Employment Judge F Spencer said: “While the various relationships may, at first sight, look like a simple outsourcing arrangement, in the absence of further information as to how the relationships work in practice I cannot conclude either that the case against Amazon has no reasonable prospect, or that it has little reasonable prospect of success.
“I do not accept that this is a case in which the issues of control, subordination and integration are irrelevant, so that there is no need for any further disclosure before being able to make a final determination as to the merits (or rather lack of merit) of the case…
“Whatever the merits or otherwise of this argument, there is little to be gained by a strike out given that, as a result of this judgment, there will need to be a detailed analysis of the relationship between all three parties in any event.”
A spokesperson for Amazon UK told Benefits Expert: “We’re hugely proud of the drivers who work with our partners across the country, getting our customers what they want, when they want, wherever they are.
“We are committed to ensuring these drivers are fairly compensated by the delivery companies they work with and are treated with respect, and this is reflected by the positive feedback we hear from drivers every day.”
Seb Maley, CEO of employment status advisory Qdos, said: “These tribunals in the gig economy are coming thick and fast. It just goes to show how much confusion there is around employment status among gig economy workers. These drivers aren’t convinced they’re self-employed and want employment rights. Amazon has a different view and claims they’re genuinely self-employed, meaning they have no obligation to provide holiday pay.
“Cases like these have the potential to get very messy and extremely expensive for all parties involved. Over the years, there have been similar issues at Uber, Deliveroo and many other gig economy platforms. The key to solving this problem is rigorously assessing employment status from the outset, ensuring all parties are in agreement before the working relationship starts.”
Julia Kermode, founder of IWORK, added: “This case may not have gone the drivers’ way yet, but the fact that it will be heard is huge news. Lots of businesses outsource to suppliers who engage self-employed workers. This case could be a catalyst for many other self-employed workers following suit, cutting out the middleman and attempting to secure employment rights from the business at the top of the chain.

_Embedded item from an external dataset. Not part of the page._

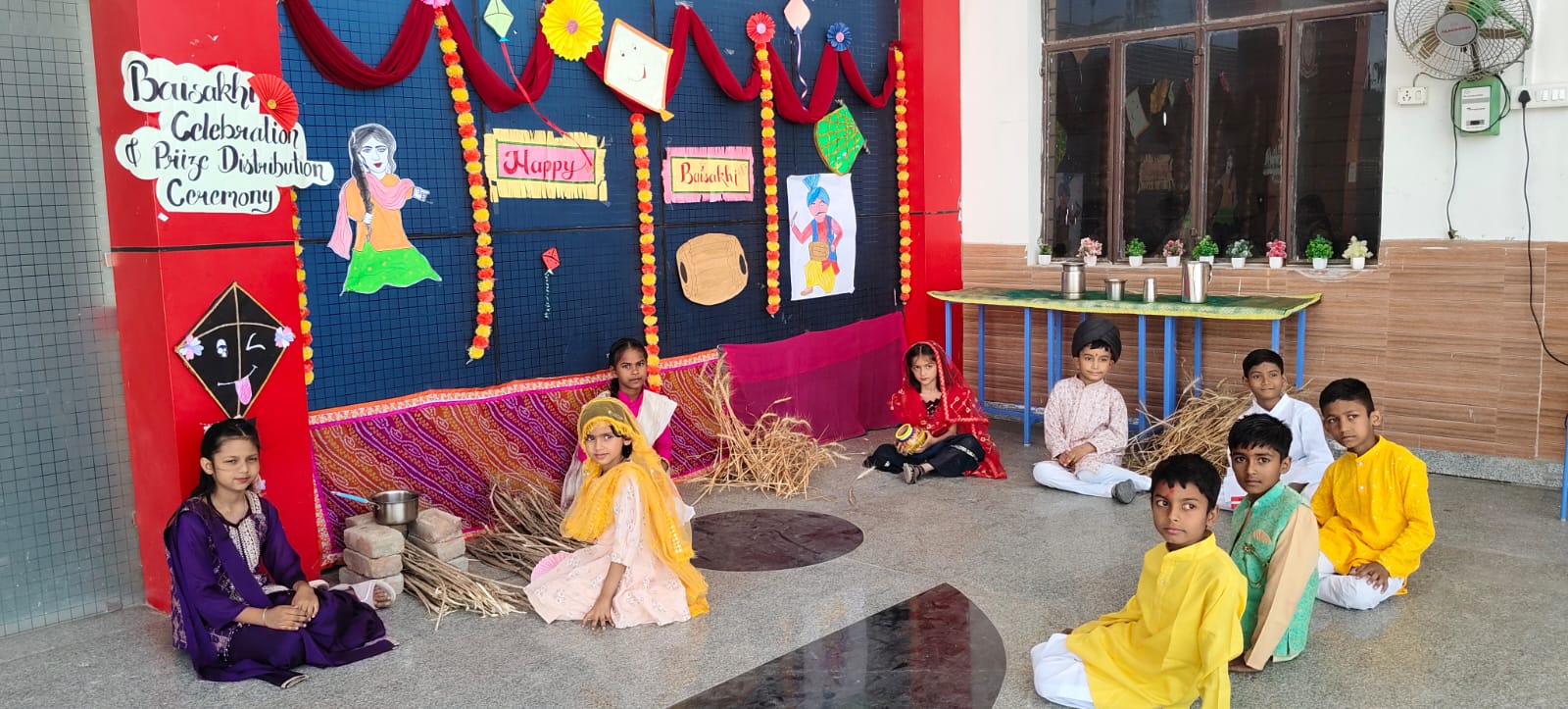 VAISAKHI CELEBRATING 2026 image 1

“It also casts a moral spotlight on the supply chain itself. When margins are squeezed, many suppliers can’t compete and have no choice but to cut costs. A self-employed workforce can save significant overheads, which is financially attractive, but these people have no statutory protections such as paid holiday and minimum wage. And if they aren’t genuinely self-employed – able to decide how, where and when they work – then it’s exploitation. Simple as that.”